• [The problem] Could you quote all of the records below word for word, leaving the pictures out?

+ + + + + + +

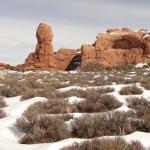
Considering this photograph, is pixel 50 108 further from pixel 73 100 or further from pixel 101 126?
pixel 101 126

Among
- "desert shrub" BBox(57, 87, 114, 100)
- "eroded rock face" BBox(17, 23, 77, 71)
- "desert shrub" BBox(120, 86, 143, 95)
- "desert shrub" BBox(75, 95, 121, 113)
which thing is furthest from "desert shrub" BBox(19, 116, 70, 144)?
"eroded rock face" BBox(17, 23, 77, 71)

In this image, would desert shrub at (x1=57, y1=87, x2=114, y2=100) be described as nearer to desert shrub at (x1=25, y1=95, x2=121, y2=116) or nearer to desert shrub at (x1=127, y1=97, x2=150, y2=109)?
desert shrub at (x1=25, y1=95, x2=121, y2=116)

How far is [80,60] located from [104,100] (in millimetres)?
68263

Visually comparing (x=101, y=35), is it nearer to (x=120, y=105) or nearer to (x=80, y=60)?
(x=80, y=60)

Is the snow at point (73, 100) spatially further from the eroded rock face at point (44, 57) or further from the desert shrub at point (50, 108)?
the eroded rock face at point (44, 57)

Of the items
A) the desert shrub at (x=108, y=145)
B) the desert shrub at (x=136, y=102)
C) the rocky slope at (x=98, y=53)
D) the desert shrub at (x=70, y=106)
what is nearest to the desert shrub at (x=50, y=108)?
the desert shrub at (x=70, y=106)

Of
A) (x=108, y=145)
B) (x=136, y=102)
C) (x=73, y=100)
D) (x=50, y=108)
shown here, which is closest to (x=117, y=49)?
(x=73, y=100)

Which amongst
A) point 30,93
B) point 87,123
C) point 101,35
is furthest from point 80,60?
point 87,123

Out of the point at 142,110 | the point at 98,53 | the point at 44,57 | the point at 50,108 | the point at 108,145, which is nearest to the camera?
the point at 108,145

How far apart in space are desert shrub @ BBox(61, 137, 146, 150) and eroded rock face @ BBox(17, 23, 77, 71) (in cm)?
7039

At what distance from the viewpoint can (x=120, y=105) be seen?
9.61 metres

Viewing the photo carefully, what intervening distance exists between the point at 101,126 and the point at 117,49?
72.5 m

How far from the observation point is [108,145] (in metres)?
5.57

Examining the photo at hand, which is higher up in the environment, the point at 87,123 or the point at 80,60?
the point at 87,123
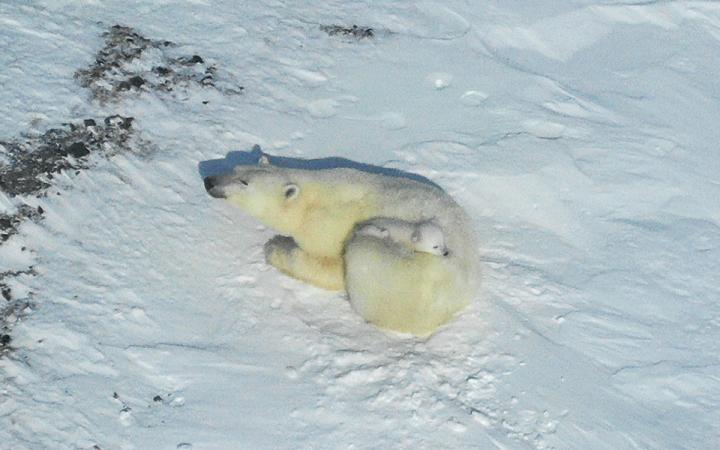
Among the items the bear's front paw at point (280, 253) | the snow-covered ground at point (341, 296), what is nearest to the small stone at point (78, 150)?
the snow-covered ground at point (341, 296)

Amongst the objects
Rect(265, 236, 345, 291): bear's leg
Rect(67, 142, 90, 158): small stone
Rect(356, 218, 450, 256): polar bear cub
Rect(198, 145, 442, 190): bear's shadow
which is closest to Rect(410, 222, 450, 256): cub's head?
Rect(356, 218, 450, 256): polar bear cub

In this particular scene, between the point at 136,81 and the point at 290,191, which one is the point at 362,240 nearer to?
the point at 290,191

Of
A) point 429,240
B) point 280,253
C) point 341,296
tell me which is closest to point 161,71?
point 280,253

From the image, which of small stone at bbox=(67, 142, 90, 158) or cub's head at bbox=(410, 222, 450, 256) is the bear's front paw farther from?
small stone at bbox=(67, 142, 90, 158)

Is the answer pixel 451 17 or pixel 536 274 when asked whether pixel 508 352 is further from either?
pixel 451 17

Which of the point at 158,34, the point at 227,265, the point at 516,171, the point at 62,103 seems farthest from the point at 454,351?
the point at 158,34

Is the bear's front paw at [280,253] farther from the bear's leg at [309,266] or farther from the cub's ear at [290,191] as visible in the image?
the cub's ear at [290,191]
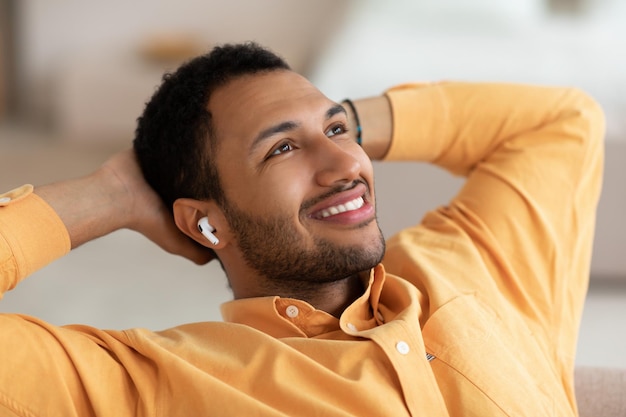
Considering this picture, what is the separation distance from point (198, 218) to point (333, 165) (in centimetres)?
27

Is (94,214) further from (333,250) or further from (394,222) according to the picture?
(394,222)

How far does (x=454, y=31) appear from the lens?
108 inches

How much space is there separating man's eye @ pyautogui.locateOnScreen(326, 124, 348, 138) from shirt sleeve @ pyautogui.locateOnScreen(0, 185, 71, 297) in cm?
45

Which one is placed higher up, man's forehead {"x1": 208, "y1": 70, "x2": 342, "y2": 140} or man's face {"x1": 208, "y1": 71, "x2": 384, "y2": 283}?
man's forehead {"x1": 208, "y1": 70, "x2": 342, "y2": 140}

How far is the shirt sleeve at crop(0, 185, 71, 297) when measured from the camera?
1269 mm

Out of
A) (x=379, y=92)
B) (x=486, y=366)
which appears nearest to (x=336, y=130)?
(x=486, y=366)

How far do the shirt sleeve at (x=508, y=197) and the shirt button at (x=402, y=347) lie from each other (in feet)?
0.43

+ + + + + + +

• [Solved exercise]
Considering this photograph, is pixel 50 108 further from pixel 73 100 or further from pixel 101 126?
pixel 101 126

Among
- "desert shrub" BBox(57, 87, 114, 100)
- "eroded rock face" BBox(17, 23, 77, 71)
- "desert shrub" BBox(120, 86, 143, 95)
- "desert shrub" BBox(75, 95, 121, 113)
which thing is furthest from "desert shrub" BBox(19, 116, 70, 144)?
"eroded rock face" BBox(17, 23, 77, 71)

In this image, would desert shrub at (x1=57, y1=87, x2=114, y2=100) be described as nearer to desert shrub at (x1=25, y1=95, x2=121, y2=116) or nearer to desert shrub at (x1=127, y1=97, x2=150, y2=109)?
desert shrub at (x1=25, y1=95, x2=121, y2=116)

How far is [80,60] located from [104,100] (in millimetres)?
68263

Visually comparing (x=101, y=35), is it nearer to (x=120, y=105) or nearer to (x=80, y=60)?
(x=80, y=60)

Is the snow at point (73, 100) spatially further from the eroded rock face at point (44, 57) or further from the desert shrub at point (50, 108)?
the eroded rock face at point (44, 57)

Of the items
A) the desert shrub at (x=108, y=145)
B) the desert shrub at (x=136, y=102)
C) the rocky slope at (x=98, y=53)
D) the desert shrub at (x=70, y=106)
what is nearest to the desert shrub at (x=50, y=108)?
the desert shrub at (x=70, y=106)

Of
A) (x=108, y=145)
B) (x=136, y=102)
C) (x=73, y=100)
D) (x=50, y=108)
shown here, which is closest to (x=117, y=49)?
(x=73, y=100)

Which amongst
A) point 30,93
B) point 87,123
C) point 101,35
is furthest from point 80,60?
point 87,123

Out of the point at 142,110 | the point at 98,53 | the point at 44,57 | the point at 50,108 | the point at 108,145, which is nearest to the camera?
the point at 108,145

How far apart in space are desert shrub @ BBox(61, 137, 146, 150) and eroded rock face @ BBox(17, 23, 77, 71) (in cm)?
7039

At what distance from the viewpoint can (x=120, y=105) be seen?
9.61 metres

Viewing the photo carefully, what intervening distance exists between the point at 101,126 and the point at 117,49?
72.5 m

How far from the observation point is [108,145] (in metres)?
5.57

Examining the photo at hand, which is higher up in the environment, the point at 87,123 or the point at 80,60?
the point at 87,123
Among the items the bear's front paw at point (280, 253) | the snow-covered ground at point (341, 296), what is nearest to the small stone at point (78, 150)?
the snow-covered ground at point (341, 296)

Amongst the objects
Rect(265, 236, 345, 291): bear's leg
Rect(67, 142, 90, 158): small stone
Rect(356, 218, 450, 256): polar bear cub
Rect(198, 145, 442, 190): bear's shadow
which is closest to Rect(410, 222, 450, 256): cub's head?
Rect(356, 218, 450, 256): polar bear cub

In this particular scene, between the point at 136,81 and the point at 290,191, which one is the point at 362,240 nearer to?
the point at 290,191

Of
A) point 429,240
B) point 280,253
C) point 341,296
tell me which is closest to point 161,71?
point 280,253

From the image, which of small stone at bbox=(67, 142, 90, 158) or cub's head at bbox=(410, 222, 450, 256) is the bear's front paw farther from?
small stone at bbox=(67, 142, 90, 158)

Is the answer pixel 451 17 or pixel 536 274 when asked whether pixel 508 352 is further from either?
pixel 451 17

Which of the point at 158,34, the point at 227,265, the point at 516,171, the point at 62,103 seems farthest from the point at 454,351?
the point at 158,34

Is the bear's front paw at [280,253] farther from the bear's leg at [309,266] or farther from the cub's ear at [290,191] as visible in the image?
the cub's ear at [290,191]
Considering this picture, what is the separation distance from point (198, 218) to point (333, 165) (in centimetres)?
27

Is (94,214) further from (333,250) or further from (394,222) according to the picture?
(394,222)

How far does (x=454, y=31) appear from the lens?
108 inches

How much space is there separating man's eye @ pyautogui.locateOnScreen(326, 124, 348, 138) from shirt sleeve @ pyautogui.locateOnScreen(0, 185, 71, 297) in cm?
45

Which one is placed higher up, man's forehead {"x1": 208, "y1": 70, "x2": 342, "y2": 140} or man's face {"x1": 208, "y1": 71, "x2": 384, "y2": 283}?
man's forehead {"x1": 208, "y1": 70, "x2": 342, "y2": 140}

How far is the shirt sleeve at crop(0, 185, 71, 297) when measured from the camera?
1269 mm

Out of
A) (x=379, y=92)
B) (x=486, y=366)
which appears nearest to (x=336, y=130)?
(x=486, y=366)

How far do the shirt sleeve at (x=508, y=197) and the shirt button at (x=402, y=347) lie from each other (in feet)?
0.43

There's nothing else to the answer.